Près de la moitié de ces 45 signalements (20 signalements) concernait les compagnies assurant les liaisons avec la Corse.
11 signalements concernaient deux agences de voyages spécialisées dans la billetterie maritime à destination du Maghreb.
Sanctions
Les agents de la DGCCRF sont habilités pour rechercher et sanctionner les manquements des entreprises aux dispositions du règlement 1177/2010. La protection du consommateur, au cœur de ses missions, suppose une veille constante et le lancement d’enquêtes ou de contrôles visant à garantir le respect par les opérateurs des droits des passagers.

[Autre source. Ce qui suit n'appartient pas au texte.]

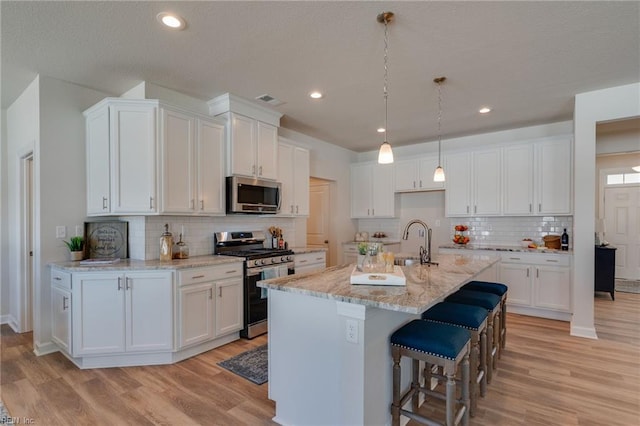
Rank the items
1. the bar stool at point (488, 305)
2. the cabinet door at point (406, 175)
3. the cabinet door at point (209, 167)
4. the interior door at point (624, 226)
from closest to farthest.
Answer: the bar stool at point (488, 305) → the cabinet door at point (209, 167) → the cabinet door at point (406, 175) → the interior door at point (624, 226)

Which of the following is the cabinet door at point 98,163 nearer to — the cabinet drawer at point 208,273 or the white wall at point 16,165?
the white wall at point 16,165

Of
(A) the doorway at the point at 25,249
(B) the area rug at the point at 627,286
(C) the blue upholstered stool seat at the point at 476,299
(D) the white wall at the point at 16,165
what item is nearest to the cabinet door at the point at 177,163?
(D) the white wall at the point at 16,165

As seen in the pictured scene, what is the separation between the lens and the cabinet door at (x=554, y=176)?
449 centimetres

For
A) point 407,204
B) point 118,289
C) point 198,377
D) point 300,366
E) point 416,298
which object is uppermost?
point 407,204

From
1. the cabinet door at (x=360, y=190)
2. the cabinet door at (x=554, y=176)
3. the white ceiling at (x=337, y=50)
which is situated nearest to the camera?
the white ceiling at (x=337, y=50)

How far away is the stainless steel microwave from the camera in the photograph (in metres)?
3.88

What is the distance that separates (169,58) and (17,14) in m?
1.00

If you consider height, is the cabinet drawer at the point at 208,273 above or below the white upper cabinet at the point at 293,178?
below

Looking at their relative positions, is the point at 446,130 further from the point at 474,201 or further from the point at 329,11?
the point at 329,11

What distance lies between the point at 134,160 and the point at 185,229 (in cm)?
92

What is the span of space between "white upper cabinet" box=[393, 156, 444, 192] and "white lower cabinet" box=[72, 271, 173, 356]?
14.0ft

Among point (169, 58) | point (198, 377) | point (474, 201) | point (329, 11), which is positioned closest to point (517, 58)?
point (329, 11)

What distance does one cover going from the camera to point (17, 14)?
225cm

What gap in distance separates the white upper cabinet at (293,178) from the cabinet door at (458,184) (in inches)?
93.8
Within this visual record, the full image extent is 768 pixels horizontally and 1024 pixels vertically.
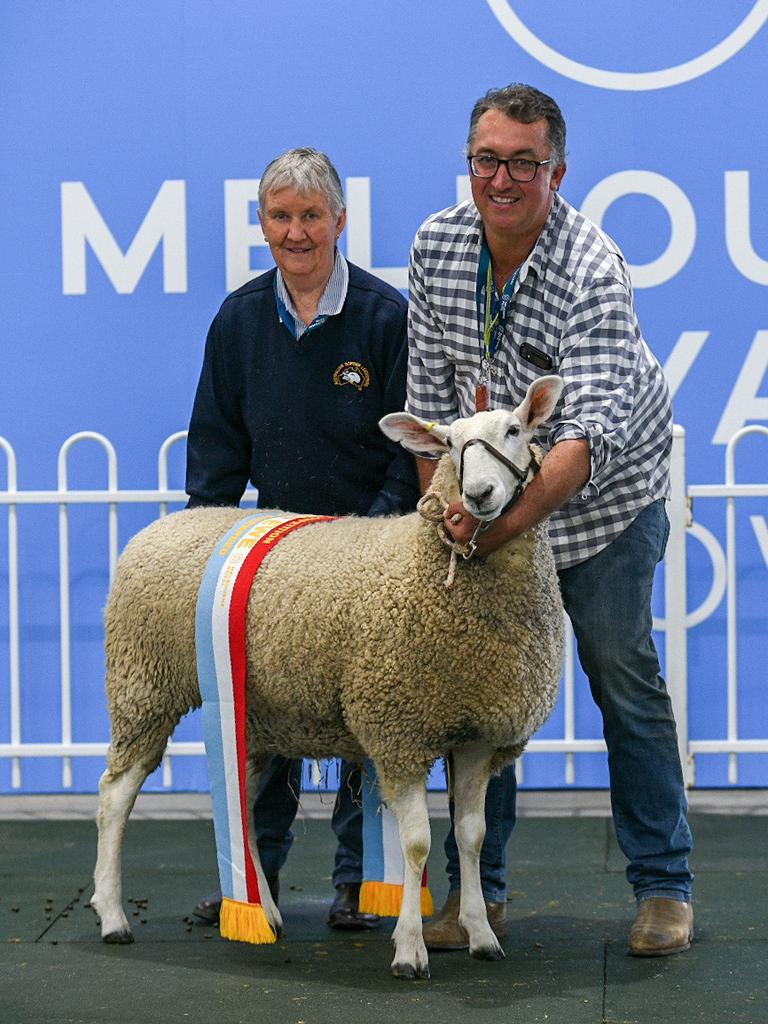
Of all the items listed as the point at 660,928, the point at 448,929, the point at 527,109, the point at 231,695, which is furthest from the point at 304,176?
the point at 660,928

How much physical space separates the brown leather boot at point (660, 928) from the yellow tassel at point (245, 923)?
91 cm

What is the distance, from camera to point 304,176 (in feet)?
13.0

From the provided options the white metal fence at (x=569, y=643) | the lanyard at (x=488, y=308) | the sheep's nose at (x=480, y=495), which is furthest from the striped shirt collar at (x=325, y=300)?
the white metal fence at (x=569, y=643)

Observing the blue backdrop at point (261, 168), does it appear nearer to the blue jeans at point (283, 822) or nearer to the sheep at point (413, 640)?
the blue jeans at point (283, 822)

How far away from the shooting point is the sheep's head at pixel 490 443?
10.9 ft

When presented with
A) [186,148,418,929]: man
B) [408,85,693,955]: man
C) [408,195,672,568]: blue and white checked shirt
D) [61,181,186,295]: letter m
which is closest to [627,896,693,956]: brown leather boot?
[408,85,693,955]: man

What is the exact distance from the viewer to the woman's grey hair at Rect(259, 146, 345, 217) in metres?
3.96

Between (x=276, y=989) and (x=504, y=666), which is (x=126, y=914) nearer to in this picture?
(x=276, y=989)

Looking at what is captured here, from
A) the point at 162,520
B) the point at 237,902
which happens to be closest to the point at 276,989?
the point at 237,902

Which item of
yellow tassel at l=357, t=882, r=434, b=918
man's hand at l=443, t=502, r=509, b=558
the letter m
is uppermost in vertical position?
the letter m

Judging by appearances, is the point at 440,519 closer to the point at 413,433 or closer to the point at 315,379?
the point at 413,433

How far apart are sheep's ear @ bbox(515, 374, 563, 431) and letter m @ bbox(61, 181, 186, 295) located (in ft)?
9.12

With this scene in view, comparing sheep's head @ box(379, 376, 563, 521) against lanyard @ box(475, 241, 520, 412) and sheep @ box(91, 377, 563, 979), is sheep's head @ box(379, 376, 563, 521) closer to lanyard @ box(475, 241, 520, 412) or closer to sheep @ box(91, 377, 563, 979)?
sheep @ box(91, 377, 563, 979)

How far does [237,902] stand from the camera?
385cm
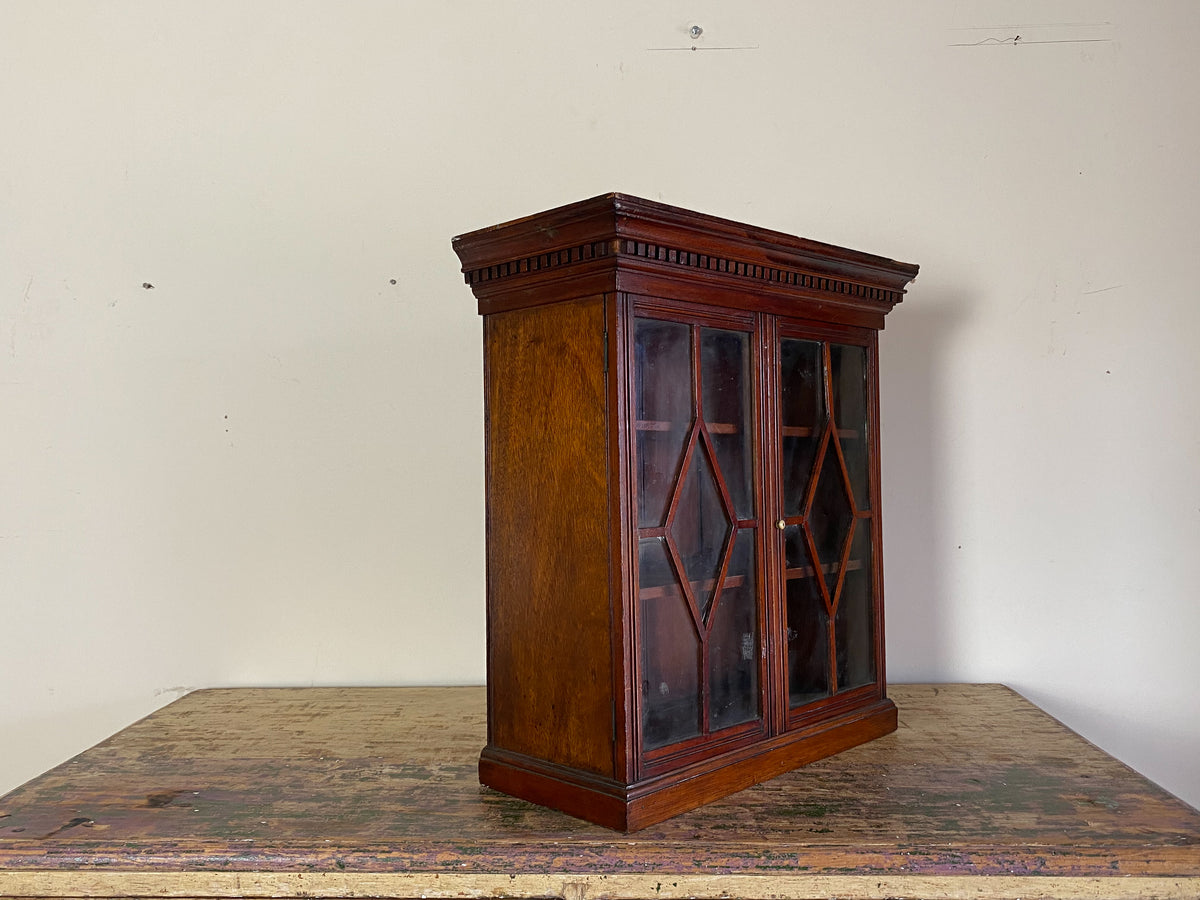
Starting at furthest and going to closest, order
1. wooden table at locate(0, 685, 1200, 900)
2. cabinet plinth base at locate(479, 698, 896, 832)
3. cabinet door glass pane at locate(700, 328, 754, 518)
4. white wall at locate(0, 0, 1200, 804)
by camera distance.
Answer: white wall at locate(0, 0, 1200, 804)
cabinet door glass pane at locate(700, 328, 754, 518)
cabinet plinth base at locate(479, 698, 896, 832)
wooden table at locate(0, 685, 1200, 900)

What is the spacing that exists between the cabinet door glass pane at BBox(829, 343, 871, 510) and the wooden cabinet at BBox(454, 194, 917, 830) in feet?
0.12

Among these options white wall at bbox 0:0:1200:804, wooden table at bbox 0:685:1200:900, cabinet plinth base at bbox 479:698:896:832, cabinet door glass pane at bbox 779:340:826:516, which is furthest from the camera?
white wall at bbox 0:0:1200:804

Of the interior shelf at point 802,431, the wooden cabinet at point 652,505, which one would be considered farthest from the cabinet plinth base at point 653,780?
the interior shelf at point 802,431

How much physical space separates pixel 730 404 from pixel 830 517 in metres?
0.30

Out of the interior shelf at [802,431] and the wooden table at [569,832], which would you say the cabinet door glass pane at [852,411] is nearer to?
the interior shelf at [802,431]

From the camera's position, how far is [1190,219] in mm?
1736

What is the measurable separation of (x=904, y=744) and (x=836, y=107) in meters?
1.16

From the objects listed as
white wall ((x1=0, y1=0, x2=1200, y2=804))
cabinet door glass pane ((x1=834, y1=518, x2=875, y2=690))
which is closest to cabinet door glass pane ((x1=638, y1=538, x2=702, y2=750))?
cabinet door glass pane ((x1=834, y1=518, x2=875, y2=690))

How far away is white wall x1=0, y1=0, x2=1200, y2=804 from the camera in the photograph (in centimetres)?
175

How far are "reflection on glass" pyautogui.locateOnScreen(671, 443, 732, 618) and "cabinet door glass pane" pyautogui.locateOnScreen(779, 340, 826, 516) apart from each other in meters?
0.15

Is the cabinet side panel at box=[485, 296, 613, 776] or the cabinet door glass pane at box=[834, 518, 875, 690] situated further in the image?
the cabinet door glass pane at box=[834, 518, 875, 690]

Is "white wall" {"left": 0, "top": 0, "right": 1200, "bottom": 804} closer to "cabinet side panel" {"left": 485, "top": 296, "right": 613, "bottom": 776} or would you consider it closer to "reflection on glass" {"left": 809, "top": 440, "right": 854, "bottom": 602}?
"reflection on glass" {"left": 809, "top": 440, "right": 854, "bottom": 602}

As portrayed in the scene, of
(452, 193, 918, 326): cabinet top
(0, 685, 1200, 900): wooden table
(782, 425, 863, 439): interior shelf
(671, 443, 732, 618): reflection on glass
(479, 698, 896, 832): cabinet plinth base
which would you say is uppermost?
(452, 193, 918, 326): cabinet top

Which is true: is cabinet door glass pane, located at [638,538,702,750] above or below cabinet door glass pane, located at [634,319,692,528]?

Dans le cadre de ces enquêtes, plusieurs catégories de suites peuvent être apportées aux constatations :
- des suites pédagogiques, préférées en cas de manquement ou d’infractions de faible gravité. Un avertissement est adressé au professionnel pour l’informer du constat d’un manquement ou d’une infraction mineure résultant, soit d’une méconnaissance du droit, soit d’une négligence dans son application.
- des suites correctives permettant d’obtenir du professionnel sa mise en conformité rapide via
- i/ des mesures de police administratives, notamment les injonctions permettant à l’administration d’enjoindre au professionnel, c’est-à-dire d’exiger de lui qu’il adopte dans un délai défini les mesures correctives nécessaires pour se mettre en conformité avec la réglementation ;
- ii/ des assignations qui déclenchent la mise en œuvre d’une procédure pénale devant le juge judiciaire auquel la DGCCRF peut demander d’ordonner par exemple la cessation d’une pratique illicite.
- des sanctions, soit administratives, soit pénales, peuvent être mobilisées, notamment en cas de manquement grave. Les sanctions applicables en cas de manquements aux dispositions du règlement sont précisées aux articles L. 4271-2 (pour la navigation intérieure) et L. 5421-13 (pour la navigation maritime) du code des transports. Le montant de l’amende administrative est fixé à 3 000 € pour une personne physique et 15 000 € pour une personne morale, et 9 000 € pour une personne physique et 45 000 € pour une personne morale pour les manquements les plus graves (conditions contractuelles discriminatoires en raison de l’origine du passager et droit au transport des personnes handicapées et à mobilité réduite).
Actions mises en œuvre pour surveiller le règlement
En 2023, les services de la DGCCRF ont contrôlé la mise en œuvre des suites de l’enquête de 2022 et vérifié que les pratiques sanctionnées n’ont pas été réitérées. En 2024, les deux agences de voyages spécialisées dans la billetterie maritime à destination du Maghreb (cf supra), dont ont été contrôlées. Aucun manquement lié aux droits des passagers n’a été relevé.
Les contrôles ont conduit les services de la DGCCRF de Haute-Corse à prononcer une amende administrative d’un montant de 48 000 euros à l’encontre de la société CORSICA FERRIES pour non-respect de l’article 19 du règlement (UE) n°177/2010.
Conclusion et évolutions observées depuis le dernier rapport
Il est constaté que beaucoup de consommateurs méconnaissent encore le règlement (UE) n°1177/2010 ou le comprennent mal et par conséquent ne parviennent pas à faire valoir leurs droits. Les informations des consommateurs avant le voyage (au moment de la réservation) et en cas perturbation devraient être renforcées.